§ **Exercise**: Look through the data below. Collect every line where the word "important" occurs.

(Stored records)
┌──

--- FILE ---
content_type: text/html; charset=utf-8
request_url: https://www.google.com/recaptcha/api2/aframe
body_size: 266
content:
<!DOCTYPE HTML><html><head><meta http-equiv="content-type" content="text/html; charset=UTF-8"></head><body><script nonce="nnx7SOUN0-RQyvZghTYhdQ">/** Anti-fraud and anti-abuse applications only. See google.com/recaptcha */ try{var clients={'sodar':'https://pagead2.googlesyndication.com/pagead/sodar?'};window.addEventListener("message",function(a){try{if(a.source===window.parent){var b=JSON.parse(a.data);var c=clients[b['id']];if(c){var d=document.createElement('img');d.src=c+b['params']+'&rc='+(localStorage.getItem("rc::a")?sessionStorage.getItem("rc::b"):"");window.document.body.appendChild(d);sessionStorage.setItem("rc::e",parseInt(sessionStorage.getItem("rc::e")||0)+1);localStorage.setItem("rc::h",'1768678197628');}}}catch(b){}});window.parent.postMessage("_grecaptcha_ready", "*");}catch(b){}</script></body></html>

└──
┌──

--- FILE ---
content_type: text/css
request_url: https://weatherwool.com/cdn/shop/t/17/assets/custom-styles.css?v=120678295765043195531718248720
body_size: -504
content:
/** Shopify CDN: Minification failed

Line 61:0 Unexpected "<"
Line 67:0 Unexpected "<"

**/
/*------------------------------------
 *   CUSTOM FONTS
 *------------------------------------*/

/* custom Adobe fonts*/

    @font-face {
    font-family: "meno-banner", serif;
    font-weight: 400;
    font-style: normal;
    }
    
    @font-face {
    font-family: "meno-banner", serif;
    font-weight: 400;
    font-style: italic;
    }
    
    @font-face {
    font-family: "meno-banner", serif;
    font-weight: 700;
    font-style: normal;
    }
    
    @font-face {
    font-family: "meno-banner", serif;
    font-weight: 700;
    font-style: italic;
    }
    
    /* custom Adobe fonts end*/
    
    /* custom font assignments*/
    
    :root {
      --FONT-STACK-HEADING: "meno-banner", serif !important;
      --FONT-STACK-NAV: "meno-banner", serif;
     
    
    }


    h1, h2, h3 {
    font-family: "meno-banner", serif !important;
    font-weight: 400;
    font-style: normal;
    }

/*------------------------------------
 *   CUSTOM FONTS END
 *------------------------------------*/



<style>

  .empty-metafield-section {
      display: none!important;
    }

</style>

└──
┌──

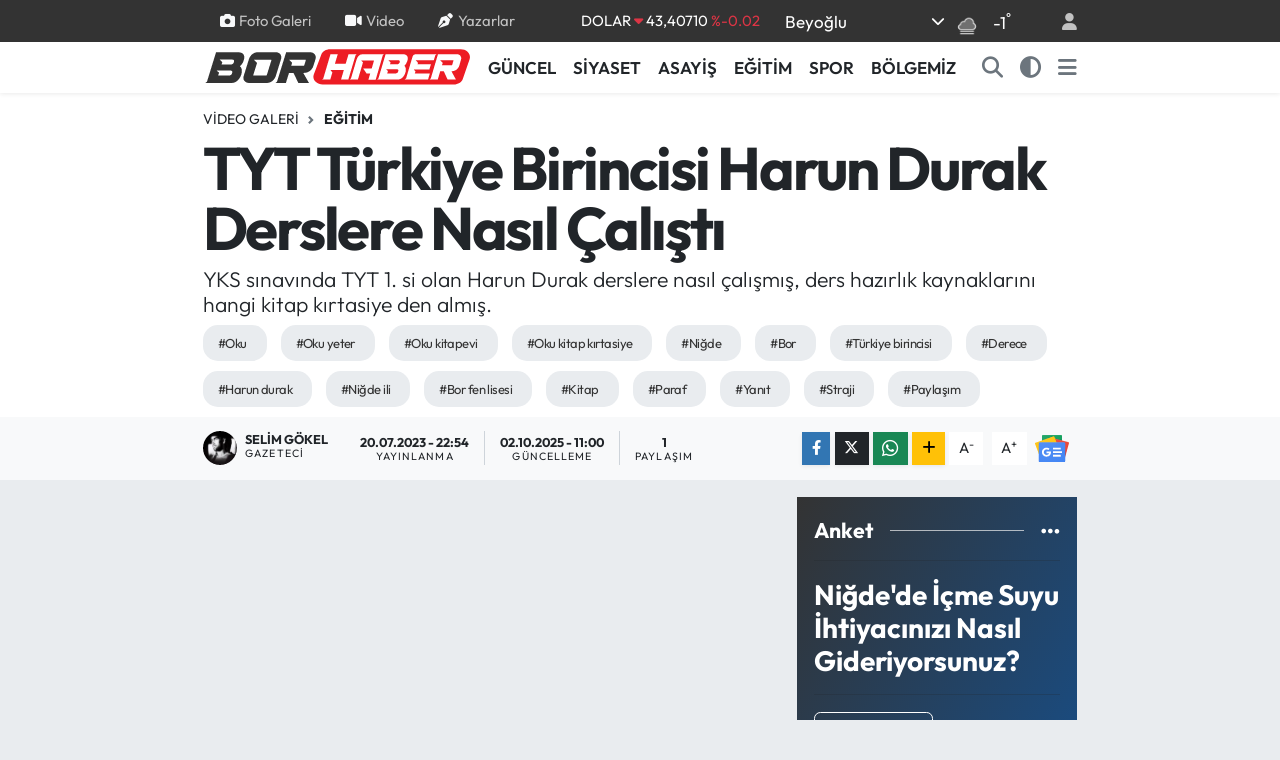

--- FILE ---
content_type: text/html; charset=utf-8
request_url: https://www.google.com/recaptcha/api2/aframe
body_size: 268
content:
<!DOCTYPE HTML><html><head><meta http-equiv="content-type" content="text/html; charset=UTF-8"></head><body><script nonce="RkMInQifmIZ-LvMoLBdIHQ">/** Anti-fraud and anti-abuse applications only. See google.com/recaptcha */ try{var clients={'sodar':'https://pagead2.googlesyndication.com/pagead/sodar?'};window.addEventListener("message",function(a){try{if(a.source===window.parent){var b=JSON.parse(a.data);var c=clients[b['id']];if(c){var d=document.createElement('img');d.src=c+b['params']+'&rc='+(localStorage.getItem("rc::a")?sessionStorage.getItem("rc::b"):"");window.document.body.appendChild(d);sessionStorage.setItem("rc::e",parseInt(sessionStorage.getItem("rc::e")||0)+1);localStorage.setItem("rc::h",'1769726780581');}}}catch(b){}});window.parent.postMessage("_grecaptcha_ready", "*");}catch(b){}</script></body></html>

└──

§ **Output for this exercise**:
      --FONT-STACK-HEADING: "meno-banner", serif !important;
    font-family: "meno-banner", serif !important;
      display: none!important;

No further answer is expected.